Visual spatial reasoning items
---*---

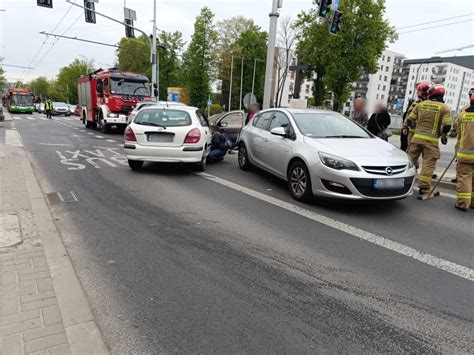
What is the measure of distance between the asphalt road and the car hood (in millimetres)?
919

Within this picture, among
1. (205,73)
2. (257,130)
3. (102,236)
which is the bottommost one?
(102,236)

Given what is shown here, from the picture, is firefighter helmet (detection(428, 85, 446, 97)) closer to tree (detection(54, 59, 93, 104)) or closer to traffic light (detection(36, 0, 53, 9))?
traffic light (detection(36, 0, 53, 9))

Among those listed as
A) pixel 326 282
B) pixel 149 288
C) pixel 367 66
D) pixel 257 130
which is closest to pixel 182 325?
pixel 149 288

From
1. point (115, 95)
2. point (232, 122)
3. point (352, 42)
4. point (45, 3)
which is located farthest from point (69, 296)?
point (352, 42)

---*---

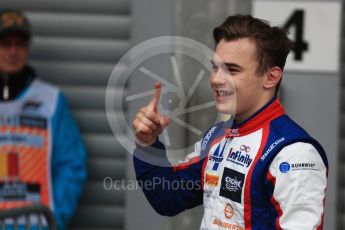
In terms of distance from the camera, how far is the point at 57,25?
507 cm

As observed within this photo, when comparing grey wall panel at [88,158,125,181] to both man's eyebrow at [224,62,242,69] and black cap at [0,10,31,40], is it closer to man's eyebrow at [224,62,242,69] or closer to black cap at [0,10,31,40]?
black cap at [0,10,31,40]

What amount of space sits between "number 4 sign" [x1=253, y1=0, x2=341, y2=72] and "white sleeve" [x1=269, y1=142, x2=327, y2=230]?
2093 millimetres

---*---

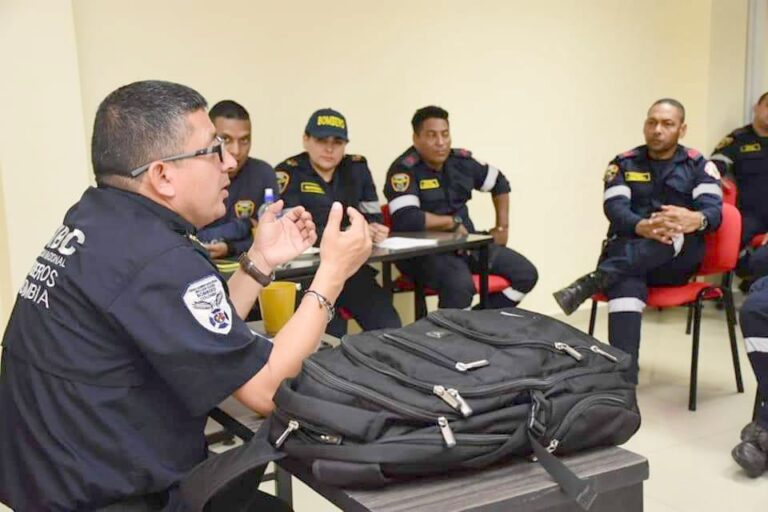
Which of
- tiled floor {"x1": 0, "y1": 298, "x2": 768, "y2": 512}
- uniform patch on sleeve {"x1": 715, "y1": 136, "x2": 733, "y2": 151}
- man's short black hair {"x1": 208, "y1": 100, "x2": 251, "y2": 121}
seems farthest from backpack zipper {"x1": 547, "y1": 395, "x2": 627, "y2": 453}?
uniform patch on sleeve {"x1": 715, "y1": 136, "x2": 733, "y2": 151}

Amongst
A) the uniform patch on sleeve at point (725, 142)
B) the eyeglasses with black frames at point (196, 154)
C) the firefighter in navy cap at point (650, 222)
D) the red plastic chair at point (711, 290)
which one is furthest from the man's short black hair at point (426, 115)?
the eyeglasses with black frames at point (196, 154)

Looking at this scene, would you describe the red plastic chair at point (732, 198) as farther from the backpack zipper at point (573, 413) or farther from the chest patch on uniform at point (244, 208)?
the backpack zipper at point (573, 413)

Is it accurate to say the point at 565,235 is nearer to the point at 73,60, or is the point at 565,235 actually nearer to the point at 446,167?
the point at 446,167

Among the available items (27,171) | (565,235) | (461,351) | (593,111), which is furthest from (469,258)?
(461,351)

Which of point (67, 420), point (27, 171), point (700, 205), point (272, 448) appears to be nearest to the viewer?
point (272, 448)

---*---

* _Short exercise_: Which lines above contain the word "distance", with uppercase and lowercase treated as different? Gather each of those lines and copy it in full.

* _Response to the task_:
What is the measure of distance between the asphalt road and the car hood (in millimetres)?
In terms of distance from the camera, how far is the point at 57,25?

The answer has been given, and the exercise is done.